Task to carry out: Set down the final part of the listing, which starts at the line containing "common name: puma" and runs to the last line, exactly and completely.
:: Information given ::
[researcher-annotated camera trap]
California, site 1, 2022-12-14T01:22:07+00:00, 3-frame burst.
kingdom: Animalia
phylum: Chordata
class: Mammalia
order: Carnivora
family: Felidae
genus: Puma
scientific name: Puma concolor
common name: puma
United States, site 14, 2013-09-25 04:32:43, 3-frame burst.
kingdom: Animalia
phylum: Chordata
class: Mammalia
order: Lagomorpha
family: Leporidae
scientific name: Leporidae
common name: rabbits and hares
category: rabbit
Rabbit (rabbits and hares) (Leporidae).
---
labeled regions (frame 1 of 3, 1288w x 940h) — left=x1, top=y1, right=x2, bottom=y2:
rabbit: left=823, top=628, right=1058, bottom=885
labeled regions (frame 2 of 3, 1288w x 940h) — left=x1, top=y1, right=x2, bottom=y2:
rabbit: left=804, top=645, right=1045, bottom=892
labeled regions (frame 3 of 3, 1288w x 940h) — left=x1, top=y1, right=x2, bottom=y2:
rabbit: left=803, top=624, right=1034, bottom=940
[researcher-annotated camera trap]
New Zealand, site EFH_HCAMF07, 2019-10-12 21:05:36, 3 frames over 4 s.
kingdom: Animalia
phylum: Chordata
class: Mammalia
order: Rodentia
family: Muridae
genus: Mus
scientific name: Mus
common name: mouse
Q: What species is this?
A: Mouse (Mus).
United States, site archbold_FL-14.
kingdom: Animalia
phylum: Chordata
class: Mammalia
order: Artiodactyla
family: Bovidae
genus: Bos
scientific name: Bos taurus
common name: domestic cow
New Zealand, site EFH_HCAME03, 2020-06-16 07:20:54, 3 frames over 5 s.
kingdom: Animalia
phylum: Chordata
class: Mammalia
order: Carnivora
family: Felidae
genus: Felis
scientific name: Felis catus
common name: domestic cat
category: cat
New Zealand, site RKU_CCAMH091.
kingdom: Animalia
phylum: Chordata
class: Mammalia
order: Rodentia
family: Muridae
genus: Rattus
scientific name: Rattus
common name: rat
:::
Solution for this task:
common name: puma
United States, site 14, 2013-09-25 04:32:43, 3-frame burst.
kingdom: Animalia
phylum: Chordata
class: Mammalia
order: Lagomorpha
family: Leporidae
scientific name: Leporidae
common name: rabbits and hares
category: rabbit
Rabbit (rabbits and hares) (Leporidae).
---
labeled regions (frame 1 of 3, 1288w x 940h) — left=x1, top=y1, right=x2, bottom=y2:
rabbit: left=823, top=628, right=1058, bottom=885
labeled regions (frame 2 of 3, 1288w x 940h) — left=x1, top=y1, right=x2, bottom=y2:
rabbit: left=804, top=645, right=1045, bottom=892
labeled regions (frame 3 of 3, 1288w x 940h) — left=x1, top=y1, right=x2, bottom=y2:
rabbit: left=803, top=624, right=1034, bottom=940
[researcher-annotated camera trap]
New Zealand, site EFH_HCAMF07, 2019-10-12 21:05:36, 3 frames over 4 s.
kingdom: Animalia
phylum: Chordata
class: Mammalia
order: Rodentia
family: Muridae
genus: Mus
scientific name: Mus
common name: mouse
Q: What species is this?
A: Mouse (Mus).
United States, site archbold_FL-14.
kingdom: Animalia
phylum: Chordata
class: Mammalia
order: Artiodactyla
family: Bovidae
genus: Bos
scientific name: Bos taurus
common name: domestic cow
New Zealand, site EFH_HCAME03, 2020-06-16 07:20:54, 3 frames over 5 s.
kingdom: Animalia
phylum: Chordata
class: Mammalia
order: Carnivora
family: Felidae
genus: Felis
scientific name: Felis catus
common name: domestic cat
category: cat
New Zealand, site RKU_CCAMH091.
kingdom: Animalia
phylum: Chordata
class: Mammalia
order: Rodentia
family: Muridae
genus: Rattus
scientific name: Rattus
common name: rat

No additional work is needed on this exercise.